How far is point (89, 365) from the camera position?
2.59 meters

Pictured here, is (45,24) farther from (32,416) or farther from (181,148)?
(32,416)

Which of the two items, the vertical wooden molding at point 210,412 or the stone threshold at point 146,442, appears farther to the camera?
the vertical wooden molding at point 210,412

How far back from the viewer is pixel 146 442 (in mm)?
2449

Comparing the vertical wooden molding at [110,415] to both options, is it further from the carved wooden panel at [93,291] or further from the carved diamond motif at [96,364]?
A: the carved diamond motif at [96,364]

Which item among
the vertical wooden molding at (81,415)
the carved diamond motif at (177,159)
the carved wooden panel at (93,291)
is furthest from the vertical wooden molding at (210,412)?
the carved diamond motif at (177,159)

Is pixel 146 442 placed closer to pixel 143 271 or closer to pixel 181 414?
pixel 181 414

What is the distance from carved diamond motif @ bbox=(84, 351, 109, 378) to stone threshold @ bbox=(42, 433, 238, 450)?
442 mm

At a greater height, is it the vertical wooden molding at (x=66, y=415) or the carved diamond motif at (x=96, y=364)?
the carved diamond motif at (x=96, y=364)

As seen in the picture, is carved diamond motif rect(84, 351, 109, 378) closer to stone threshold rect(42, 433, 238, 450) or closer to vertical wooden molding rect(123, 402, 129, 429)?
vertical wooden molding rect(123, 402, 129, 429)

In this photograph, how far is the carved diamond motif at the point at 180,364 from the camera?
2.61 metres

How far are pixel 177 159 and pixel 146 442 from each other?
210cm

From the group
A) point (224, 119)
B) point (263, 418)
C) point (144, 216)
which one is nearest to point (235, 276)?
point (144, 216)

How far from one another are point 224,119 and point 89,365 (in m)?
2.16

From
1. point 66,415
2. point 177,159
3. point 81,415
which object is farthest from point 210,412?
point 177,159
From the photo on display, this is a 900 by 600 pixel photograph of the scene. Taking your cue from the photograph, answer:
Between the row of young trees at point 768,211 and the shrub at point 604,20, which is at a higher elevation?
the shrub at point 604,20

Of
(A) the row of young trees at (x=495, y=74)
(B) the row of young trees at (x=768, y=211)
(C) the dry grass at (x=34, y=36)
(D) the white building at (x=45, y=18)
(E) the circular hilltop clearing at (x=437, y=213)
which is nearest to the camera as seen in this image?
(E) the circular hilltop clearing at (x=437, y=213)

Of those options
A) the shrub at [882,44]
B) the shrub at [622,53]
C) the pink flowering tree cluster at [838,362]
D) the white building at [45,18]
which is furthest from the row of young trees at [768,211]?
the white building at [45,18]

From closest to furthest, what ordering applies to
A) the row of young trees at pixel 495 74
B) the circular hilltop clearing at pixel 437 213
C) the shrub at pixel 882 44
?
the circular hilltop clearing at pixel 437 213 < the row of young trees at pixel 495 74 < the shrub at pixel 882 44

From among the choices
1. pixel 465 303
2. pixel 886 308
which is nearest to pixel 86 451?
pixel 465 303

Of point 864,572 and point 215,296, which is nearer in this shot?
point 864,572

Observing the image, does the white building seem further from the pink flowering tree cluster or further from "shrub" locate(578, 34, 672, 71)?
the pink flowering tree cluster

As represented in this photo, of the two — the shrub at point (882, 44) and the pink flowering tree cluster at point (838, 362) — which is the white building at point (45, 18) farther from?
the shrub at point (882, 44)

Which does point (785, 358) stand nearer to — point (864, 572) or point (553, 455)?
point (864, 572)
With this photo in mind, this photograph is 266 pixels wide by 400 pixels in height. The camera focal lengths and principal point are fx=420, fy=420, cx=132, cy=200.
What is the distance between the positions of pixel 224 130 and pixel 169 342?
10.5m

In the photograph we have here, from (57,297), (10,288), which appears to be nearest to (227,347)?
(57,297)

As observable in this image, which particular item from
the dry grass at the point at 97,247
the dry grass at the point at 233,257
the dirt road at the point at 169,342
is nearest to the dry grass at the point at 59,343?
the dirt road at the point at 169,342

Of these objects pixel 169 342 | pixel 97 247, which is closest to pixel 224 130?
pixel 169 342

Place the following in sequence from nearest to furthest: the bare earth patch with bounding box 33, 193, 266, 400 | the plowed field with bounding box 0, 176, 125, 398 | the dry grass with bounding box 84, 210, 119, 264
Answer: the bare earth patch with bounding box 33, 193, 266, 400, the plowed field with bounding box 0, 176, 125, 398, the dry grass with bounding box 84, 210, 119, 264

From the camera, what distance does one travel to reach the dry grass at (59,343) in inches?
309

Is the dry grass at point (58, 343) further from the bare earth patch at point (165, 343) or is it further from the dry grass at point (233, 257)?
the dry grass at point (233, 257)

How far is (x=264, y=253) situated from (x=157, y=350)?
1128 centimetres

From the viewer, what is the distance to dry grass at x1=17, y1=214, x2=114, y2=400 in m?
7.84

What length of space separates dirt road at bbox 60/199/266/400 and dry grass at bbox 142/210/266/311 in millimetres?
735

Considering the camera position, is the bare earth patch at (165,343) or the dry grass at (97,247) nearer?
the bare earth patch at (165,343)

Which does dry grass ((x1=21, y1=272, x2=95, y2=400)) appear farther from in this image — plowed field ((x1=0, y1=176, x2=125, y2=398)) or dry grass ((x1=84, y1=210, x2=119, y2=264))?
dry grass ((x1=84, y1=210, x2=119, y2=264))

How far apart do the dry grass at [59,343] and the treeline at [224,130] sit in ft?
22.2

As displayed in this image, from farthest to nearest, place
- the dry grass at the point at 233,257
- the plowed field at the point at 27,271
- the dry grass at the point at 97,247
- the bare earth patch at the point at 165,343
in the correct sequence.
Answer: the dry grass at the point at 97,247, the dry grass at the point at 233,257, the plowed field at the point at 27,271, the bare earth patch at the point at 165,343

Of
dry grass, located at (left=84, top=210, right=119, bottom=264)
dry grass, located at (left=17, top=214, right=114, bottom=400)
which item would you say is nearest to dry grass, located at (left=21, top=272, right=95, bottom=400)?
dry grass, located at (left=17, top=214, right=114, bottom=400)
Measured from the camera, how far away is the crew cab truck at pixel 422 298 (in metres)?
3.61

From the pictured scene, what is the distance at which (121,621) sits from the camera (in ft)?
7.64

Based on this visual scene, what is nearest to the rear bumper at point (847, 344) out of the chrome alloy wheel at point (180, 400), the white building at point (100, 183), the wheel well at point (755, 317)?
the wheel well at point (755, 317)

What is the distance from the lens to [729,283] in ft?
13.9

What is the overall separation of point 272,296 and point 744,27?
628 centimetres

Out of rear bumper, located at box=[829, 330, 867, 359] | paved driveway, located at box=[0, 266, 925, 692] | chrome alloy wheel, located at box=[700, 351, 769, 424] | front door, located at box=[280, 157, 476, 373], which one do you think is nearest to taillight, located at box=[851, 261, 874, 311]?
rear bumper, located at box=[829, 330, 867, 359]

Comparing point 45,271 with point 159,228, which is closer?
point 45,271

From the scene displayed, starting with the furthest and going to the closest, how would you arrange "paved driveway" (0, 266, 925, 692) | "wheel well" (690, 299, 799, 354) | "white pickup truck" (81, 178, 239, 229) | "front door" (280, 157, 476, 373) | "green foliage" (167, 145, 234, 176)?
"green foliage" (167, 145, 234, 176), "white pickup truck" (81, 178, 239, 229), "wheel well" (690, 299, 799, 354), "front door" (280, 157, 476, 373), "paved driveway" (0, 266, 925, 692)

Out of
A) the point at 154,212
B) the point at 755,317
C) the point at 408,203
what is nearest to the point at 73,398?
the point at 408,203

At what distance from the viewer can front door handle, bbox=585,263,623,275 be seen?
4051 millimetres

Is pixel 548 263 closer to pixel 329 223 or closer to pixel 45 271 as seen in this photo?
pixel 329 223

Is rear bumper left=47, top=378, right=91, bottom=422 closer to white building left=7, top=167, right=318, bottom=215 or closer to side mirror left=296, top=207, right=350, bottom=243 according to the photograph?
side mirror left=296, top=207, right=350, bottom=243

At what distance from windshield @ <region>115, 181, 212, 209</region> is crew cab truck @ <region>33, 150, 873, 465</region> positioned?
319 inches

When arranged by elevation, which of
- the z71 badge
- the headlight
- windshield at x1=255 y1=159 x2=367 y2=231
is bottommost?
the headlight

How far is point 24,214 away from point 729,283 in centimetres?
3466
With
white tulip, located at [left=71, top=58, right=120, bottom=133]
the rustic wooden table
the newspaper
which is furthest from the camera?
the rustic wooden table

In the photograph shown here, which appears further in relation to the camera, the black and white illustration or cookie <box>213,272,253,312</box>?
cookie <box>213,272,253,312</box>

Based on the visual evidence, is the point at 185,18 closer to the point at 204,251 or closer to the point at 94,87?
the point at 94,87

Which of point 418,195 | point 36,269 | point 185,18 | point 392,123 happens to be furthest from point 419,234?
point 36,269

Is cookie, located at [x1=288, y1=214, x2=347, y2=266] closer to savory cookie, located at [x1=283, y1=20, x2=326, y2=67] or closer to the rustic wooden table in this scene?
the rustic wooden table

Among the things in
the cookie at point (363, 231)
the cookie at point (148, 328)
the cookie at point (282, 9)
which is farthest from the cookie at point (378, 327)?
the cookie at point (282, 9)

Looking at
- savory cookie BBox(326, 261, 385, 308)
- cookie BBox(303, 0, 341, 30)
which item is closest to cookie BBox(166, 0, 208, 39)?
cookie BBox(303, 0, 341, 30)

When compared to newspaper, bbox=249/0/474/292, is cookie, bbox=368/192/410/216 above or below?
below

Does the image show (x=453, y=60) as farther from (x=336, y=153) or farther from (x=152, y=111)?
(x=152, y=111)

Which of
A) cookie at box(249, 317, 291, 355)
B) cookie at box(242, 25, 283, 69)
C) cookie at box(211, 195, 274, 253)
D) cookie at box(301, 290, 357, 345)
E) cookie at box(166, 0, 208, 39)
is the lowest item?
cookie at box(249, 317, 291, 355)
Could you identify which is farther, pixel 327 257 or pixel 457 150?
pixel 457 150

------------------------------

Stated goal: Put the lines from the start of the rows through the line that contains "A: the carved diamond motif at [96,364]" into a Markdown table with the columns No. and Text. Number each line and leave out the blank ones.

Task response:
| No. | Text |
|---|---|
| 1 | How far is point (89, 365) from the camera position? |
| 2 | 2.59 meters |
| 3 | Pictured here, is (45,24) farther from (32,416) or farther from (181,148)? |
| 4 | (32,416) |
| 5 | Which of the two items, the vertical wooden molding at point 210,412 or the stone threshold at point 146,442, appears farther to the camera? |
| 6 | the vertical wooden molding at point 210,412 |
| 7 | How far back from the viewer is pixel 146 442 (in mm)? |
| 8 | 2449 |
| 9 | Comparing the vertical wooden molding at [110,415] to both options, is it further from the carved wooden panel at [93,291] or further from the carved diamond motif at [96,364]? |
| 10 | A: the carved diamond motif at [96,364] |